The study by Vilà-Brau on FSP27 describes really well such paradoxical effect similarly to what done in Chaix’s article, in which time is defined as the main determinant between the lipogenic and the fat mobilizing action.
It is important to understand the diversity in timing of a molecule’s action if we want to embrace a change in the interpretation of metabolic events. In order to change the way we interpret metabolism, we should start focusing primarily on the reaction timing of a molecule.
A calorie is not just a calorie; an adipokine is no longer just an adipokine. It all depends on when and where a specific molecule is expressed.
From theory to practice
In order to lose weight, one should eat during active hours and fast for 15 hours after having satisfied his/her hunger, since both behaviours do produce the same effect in the same amount of time.

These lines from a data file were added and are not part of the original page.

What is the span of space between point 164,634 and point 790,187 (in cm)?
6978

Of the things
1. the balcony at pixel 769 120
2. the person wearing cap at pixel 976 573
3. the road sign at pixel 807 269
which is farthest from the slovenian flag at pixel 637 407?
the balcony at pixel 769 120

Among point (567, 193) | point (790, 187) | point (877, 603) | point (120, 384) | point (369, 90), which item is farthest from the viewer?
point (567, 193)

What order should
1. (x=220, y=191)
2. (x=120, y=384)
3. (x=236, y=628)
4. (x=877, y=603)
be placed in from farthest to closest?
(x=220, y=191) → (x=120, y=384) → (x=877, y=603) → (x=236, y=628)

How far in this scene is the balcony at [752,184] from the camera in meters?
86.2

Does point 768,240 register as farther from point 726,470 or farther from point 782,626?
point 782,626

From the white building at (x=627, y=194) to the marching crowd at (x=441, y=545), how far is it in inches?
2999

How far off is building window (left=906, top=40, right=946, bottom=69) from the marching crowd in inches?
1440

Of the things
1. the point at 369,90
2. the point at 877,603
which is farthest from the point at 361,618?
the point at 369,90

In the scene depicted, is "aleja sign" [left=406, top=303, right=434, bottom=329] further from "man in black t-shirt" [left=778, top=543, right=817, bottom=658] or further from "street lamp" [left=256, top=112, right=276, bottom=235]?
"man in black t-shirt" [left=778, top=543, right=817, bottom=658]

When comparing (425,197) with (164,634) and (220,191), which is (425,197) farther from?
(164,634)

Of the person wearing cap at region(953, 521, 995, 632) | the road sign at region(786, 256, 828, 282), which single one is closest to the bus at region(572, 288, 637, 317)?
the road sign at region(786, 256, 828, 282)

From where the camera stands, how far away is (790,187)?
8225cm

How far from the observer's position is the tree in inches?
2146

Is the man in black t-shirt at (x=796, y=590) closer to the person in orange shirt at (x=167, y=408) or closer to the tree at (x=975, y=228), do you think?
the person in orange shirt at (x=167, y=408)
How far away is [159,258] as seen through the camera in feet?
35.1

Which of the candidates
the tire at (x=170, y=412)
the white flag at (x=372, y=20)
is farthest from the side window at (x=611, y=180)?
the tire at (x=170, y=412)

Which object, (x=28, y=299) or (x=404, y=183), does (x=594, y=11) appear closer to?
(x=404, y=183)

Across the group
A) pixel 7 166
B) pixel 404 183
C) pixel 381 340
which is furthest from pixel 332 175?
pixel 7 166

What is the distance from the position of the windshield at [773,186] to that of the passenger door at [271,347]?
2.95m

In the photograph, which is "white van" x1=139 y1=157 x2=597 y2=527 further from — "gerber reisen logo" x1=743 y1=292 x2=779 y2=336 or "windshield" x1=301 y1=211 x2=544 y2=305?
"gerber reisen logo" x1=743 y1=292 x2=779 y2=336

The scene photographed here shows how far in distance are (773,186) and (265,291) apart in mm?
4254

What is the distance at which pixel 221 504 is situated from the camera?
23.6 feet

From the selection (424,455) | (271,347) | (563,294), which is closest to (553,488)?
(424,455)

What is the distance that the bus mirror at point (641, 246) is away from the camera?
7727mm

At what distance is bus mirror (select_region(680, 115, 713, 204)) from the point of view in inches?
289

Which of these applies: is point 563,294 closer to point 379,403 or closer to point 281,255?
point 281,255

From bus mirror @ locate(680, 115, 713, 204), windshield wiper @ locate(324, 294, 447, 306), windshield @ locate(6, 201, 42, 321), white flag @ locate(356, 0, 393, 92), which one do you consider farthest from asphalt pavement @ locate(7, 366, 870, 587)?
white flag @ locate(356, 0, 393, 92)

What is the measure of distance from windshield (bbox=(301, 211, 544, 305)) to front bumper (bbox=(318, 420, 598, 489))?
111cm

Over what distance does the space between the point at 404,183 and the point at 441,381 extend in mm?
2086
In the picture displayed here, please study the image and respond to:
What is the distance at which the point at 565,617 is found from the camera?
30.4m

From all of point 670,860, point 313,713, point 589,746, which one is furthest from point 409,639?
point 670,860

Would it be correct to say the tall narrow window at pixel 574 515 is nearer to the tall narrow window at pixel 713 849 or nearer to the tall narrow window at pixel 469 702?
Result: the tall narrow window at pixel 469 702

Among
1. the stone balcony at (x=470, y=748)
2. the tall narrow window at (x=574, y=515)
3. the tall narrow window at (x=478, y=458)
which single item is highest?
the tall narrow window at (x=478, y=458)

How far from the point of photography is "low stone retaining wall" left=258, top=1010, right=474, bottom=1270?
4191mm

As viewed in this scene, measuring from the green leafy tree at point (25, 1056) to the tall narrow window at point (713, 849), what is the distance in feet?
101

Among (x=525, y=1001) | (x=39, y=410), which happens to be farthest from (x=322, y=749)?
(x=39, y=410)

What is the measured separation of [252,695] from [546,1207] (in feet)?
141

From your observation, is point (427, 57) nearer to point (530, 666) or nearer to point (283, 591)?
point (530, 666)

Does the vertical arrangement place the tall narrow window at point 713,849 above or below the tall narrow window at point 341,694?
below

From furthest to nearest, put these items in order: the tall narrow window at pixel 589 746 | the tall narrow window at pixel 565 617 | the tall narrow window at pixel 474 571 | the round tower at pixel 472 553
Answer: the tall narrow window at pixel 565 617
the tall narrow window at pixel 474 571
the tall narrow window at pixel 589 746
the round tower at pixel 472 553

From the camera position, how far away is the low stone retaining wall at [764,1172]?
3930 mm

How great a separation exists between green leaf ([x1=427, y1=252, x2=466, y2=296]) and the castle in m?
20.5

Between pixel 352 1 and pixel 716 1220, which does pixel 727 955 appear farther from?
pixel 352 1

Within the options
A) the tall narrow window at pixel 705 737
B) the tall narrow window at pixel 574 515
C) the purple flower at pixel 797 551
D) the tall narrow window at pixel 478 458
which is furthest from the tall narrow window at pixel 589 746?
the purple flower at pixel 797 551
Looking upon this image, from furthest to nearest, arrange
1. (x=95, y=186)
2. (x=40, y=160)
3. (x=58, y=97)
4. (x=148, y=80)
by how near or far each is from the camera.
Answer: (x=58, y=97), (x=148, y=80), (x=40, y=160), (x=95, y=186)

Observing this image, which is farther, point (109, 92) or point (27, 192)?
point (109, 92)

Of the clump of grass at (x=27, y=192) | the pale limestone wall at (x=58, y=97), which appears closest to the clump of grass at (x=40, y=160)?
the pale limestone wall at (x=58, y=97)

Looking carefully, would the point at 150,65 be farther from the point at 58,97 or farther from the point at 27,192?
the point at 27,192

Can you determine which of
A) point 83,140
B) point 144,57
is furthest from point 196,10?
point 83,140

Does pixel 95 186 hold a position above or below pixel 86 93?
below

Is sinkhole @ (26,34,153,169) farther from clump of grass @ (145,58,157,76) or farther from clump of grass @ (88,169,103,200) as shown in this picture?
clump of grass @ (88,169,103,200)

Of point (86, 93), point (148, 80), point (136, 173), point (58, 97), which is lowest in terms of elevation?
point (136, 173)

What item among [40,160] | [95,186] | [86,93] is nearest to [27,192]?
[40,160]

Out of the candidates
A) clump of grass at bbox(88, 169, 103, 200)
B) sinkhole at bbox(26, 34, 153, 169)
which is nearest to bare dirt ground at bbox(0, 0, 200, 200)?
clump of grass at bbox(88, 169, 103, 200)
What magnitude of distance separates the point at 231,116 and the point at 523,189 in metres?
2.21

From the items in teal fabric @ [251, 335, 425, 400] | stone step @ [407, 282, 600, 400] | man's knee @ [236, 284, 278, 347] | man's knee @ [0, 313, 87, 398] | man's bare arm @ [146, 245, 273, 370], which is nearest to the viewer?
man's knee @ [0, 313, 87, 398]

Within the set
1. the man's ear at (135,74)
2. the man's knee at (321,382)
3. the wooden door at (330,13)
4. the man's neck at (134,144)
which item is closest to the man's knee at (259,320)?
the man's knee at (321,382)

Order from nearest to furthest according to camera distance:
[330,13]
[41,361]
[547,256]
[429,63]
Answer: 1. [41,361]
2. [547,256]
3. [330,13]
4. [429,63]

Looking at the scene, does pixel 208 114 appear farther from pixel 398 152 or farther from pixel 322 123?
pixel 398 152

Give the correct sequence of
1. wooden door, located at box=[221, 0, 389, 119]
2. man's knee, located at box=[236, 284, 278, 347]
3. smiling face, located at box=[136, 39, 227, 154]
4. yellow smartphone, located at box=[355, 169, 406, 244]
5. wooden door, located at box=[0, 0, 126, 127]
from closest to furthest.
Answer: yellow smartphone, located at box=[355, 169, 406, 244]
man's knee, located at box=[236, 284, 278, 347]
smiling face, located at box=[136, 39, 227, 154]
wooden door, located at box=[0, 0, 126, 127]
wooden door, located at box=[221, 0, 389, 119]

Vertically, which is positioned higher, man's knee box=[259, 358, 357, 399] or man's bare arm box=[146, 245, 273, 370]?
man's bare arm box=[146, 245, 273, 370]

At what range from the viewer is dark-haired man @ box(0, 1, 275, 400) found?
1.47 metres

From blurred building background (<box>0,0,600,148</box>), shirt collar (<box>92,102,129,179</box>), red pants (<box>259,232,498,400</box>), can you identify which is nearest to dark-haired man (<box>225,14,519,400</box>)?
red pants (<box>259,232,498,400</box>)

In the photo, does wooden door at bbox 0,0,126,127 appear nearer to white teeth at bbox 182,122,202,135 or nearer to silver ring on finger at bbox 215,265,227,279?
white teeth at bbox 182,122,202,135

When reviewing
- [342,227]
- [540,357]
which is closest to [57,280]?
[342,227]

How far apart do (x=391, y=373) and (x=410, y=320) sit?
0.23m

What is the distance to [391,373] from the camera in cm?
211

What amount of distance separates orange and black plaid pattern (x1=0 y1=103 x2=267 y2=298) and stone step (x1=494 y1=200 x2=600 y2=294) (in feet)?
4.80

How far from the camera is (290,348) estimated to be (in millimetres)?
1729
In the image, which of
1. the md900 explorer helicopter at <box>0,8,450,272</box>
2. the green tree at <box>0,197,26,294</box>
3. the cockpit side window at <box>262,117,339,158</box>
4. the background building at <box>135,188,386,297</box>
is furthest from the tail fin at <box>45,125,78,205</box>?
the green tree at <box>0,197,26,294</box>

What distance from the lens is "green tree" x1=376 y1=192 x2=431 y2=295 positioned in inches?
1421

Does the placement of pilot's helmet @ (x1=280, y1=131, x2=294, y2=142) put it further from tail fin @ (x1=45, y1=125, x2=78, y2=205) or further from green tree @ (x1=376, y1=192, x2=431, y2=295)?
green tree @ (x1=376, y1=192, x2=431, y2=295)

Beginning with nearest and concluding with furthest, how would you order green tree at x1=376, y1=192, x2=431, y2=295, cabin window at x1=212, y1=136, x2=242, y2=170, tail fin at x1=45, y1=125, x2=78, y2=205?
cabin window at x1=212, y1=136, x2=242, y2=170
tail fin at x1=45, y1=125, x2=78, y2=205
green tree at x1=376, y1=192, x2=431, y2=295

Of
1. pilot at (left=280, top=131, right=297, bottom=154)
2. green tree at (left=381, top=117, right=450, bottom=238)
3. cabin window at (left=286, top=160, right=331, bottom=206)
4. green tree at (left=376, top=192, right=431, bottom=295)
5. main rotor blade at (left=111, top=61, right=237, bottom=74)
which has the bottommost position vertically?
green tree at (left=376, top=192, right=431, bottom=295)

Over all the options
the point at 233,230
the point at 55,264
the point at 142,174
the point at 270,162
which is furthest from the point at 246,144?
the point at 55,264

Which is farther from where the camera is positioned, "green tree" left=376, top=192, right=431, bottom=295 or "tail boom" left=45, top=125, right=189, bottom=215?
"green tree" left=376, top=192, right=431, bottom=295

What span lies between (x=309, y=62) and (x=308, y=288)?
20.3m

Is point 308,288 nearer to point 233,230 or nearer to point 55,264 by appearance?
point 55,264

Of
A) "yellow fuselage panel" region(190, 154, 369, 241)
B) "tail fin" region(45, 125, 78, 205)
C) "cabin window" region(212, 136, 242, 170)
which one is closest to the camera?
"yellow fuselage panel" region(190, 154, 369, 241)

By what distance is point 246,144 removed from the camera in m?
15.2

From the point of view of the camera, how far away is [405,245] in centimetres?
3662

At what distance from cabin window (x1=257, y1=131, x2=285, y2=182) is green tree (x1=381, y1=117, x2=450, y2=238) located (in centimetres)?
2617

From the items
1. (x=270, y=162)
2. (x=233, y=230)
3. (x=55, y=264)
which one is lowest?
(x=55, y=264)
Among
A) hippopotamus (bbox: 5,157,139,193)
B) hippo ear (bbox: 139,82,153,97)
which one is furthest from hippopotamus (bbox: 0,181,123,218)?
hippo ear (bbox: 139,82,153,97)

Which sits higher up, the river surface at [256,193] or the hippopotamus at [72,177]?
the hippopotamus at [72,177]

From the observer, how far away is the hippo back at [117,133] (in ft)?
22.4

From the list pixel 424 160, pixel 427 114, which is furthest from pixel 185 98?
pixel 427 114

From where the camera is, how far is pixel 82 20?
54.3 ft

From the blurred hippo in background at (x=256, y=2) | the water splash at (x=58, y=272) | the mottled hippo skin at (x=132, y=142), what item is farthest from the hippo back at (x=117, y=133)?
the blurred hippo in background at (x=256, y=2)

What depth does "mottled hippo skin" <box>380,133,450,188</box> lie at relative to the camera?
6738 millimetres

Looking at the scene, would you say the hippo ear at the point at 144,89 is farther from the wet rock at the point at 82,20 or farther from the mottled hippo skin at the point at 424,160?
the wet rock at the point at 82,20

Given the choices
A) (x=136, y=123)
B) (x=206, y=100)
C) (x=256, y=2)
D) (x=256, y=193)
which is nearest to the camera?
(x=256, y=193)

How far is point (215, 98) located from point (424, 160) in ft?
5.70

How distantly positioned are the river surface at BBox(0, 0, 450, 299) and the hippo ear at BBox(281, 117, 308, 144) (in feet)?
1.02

Probably, we should aim at taking a step further in the evolutionary interpretation of our relationship with food, in order to get a better understanding of which signals are the most effective and beneficial for health, to translate the experimental knowledge into clinic.
This does not mean that everyone should follow some sort of protocol, but being aware of this means that we can master an effective and innovative tool potentially applicable today to every patient willing to accentuate lipolysis.
A new exciting period of innovative studies and knowledge growth is currently opening, supported by the same reasons that make our daily research steps continuously attractive.